Ubisoft Toronto game designer James Everett told GamesIndustry he didn’t want to water down the Splinter Cell stealth action formula by taking anything out.
“At a root level, at a gameplay level, we took nothing away. We just made everything easier to get at, and we made it feel better. I think if you take the things people love and you find a way to amp them up without diluting them, I think that’s probably your best bet,” he said.
Everett said that the early portion of the game allows players to take a generic shooter approach – making it accessible to series newcomers – and then introduces the heavy enemy type to ensure they have to start using Sam Fisher’s other abilities.

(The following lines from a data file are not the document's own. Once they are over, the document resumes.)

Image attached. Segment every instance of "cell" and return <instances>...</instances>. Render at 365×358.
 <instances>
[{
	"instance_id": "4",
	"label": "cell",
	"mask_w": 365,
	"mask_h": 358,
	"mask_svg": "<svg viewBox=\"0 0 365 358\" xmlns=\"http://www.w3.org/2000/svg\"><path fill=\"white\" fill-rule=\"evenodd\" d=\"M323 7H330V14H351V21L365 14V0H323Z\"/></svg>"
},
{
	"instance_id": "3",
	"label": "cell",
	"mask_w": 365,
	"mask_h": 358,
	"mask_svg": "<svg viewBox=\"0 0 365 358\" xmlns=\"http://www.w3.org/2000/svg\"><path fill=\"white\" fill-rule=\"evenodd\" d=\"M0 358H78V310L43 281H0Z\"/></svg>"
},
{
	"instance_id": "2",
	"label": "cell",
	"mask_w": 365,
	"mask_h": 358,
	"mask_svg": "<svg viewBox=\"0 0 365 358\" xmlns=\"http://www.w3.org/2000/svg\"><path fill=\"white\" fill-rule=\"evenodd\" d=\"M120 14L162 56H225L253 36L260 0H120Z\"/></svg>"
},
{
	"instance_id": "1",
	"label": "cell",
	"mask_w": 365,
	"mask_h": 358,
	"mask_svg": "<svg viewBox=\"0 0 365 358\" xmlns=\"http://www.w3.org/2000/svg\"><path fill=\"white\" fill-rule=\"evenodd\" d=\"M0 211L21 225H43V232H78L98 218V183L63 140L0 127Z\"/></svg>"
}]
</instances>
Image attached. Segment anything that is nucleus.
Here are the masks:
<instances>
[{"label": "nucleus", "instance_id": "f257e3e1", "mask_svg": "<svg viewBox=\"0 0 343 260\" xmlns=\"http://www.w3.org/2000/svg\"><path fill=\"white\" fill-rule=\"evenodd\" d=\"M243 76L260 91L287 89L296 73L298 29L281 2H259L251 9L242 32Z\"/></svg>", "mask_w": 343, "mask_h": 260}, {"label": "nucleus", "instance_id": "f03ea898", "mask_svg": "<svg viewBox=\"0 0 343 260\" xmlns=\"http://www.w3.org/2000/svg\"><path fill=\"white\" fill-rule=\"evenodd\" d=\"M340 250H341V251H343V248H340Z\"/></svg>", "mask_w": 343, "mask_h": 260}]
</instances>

“The heavy character was brutally hard if you run straight in like a shooter. We needed that moment of something hard to shake people loose a little bit from maybe how they’re used to playing a standard third-person game,” he said.
This was one of the ways Ubisoft Toronto hoped to challenge players without frustrating them, and it sounds like Everett was inspired by games like Dark Souls, which he described as “fascinating”. Players always know it’s their own fault when they die in Dark Souls, he said.
“If Dark Souls was genuinely frustrating, you wouldn’t go back to it. I think frustration’s something to avoid. Challenge though – even the hardest challenges, so long as player feels and knows that they can learn from each failure, and that the challenge is surmountable in some way, shape, or form, those are the best games in some ways,” he added.